Speculative loading supports that flow by preparing likely next pages. On a blog, that might mean preloading a link the visitor is hovering over. On a service page, it might mean preparing a contact page once intent becomes clear. Used carefully, it can reduce the pause between decision and result.
Guessing Has A Cost
The caution is that guessing is not free. If the site starts preparing pages the visitor never opens, work has still been done. Bandwidth may have been used, the server may have handled requests and the browser may have spent effort on something unnecessary. On a small site with sensible rules, that may be acceptable. On a heavier site, it needs more thought.
This is why I would not treat speculative loading as a replacement for ordinary performance work. If the pages are too heavy, preloading them only moves the cost earlier. If the site has expensive tracking or slow third-party scripts, the next navigation may still be held back by other parts of the page.
The best use is probably targeted. Let the browser prepare likely navigations without becoming aggressive. Avoid preloading actions that might have side effects. Be careful around logged-in areas, cart behaviour, forms and anything that changes state.
WordPress Makes It More Mainstream
What interests me about WordPress adopting this kind of feature is that it brings modern browser behaviour into ordinary websites. Most site owners will never write speculation rules manually. They will benefit from the platform making careful default decisions, then developers can adjust where a project needs different behaviour.
That is a good direction, but it also means developers need to understand what is happening.

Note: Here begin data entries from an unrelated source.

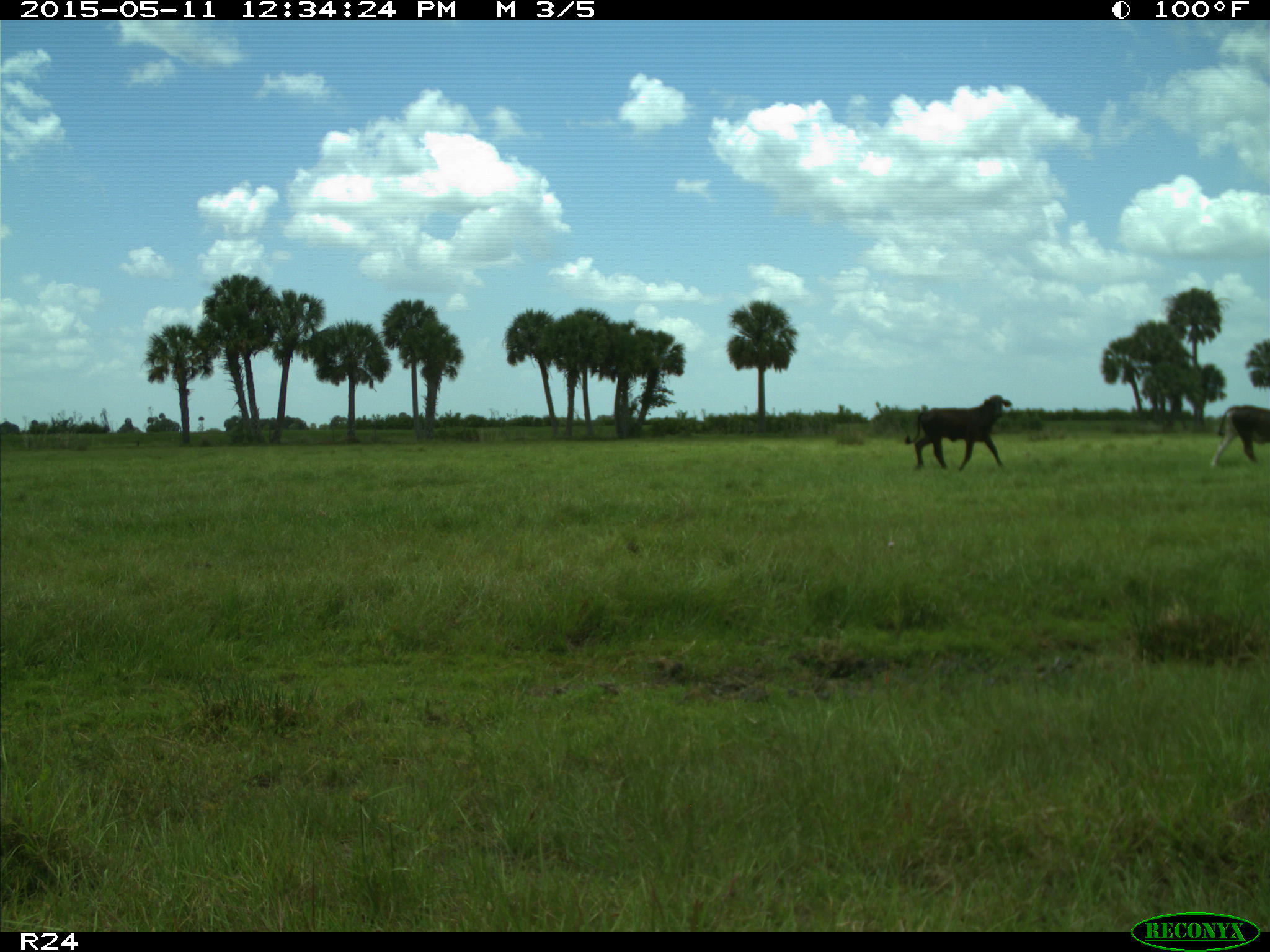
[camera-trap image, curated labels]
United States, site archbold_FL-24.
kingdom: Animalia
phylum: Chordata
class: Mammalia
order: Artiodactyla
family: Bovidae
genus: Bos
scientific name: Bos taurus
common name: domestic cow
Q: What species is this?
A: Bos taurus (domestic cow).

When a performance feature is added by default, it becomes part of the site’s behaviour. If something feels strange, or if a host shows unexpected requests, someone needs to know where to look.

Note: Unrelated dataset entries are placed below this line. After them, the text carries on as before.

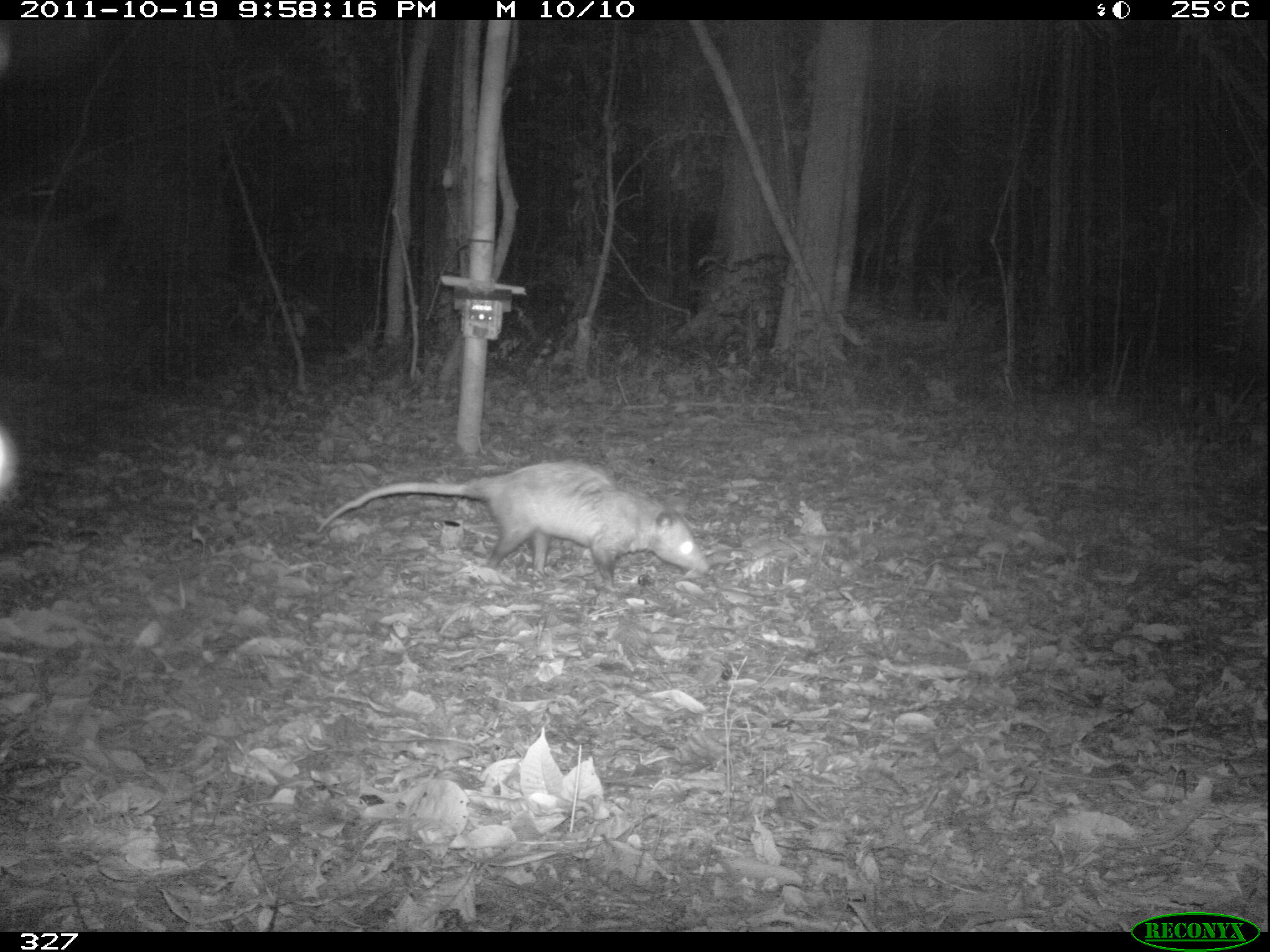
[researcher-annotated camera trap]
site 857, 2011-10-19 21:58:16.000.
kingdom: Animalia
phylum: Chordata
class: Mammalia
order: Didelphimorphia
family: Didelphidae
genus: Didelphis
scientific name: Didelphis marsupialis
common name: southern opossum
Didelphis marsupialis (southern opossum).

I like defaults that help, but I still want enough visibility to decide whether they fit the project. A brochure site, a content-heavy publication and a logged-in customer portal should not all be treated in exactly the same way.
Retrospective Thoughts
Speculative loading is useful because it makes the web feel faster at the point where people notice delay most: after they have chosen to move somewhere. That is valuable. The mistake would be treating it as a shortcut around better pages, cleaner scripts and sensible hosting.
The way I look at it now is simple. Let the browser help when the next step is obvious, but do not make the website waste effort pretending it can predict everything. Performance work still needs judgement. The feature is only useful when the guess is sensible.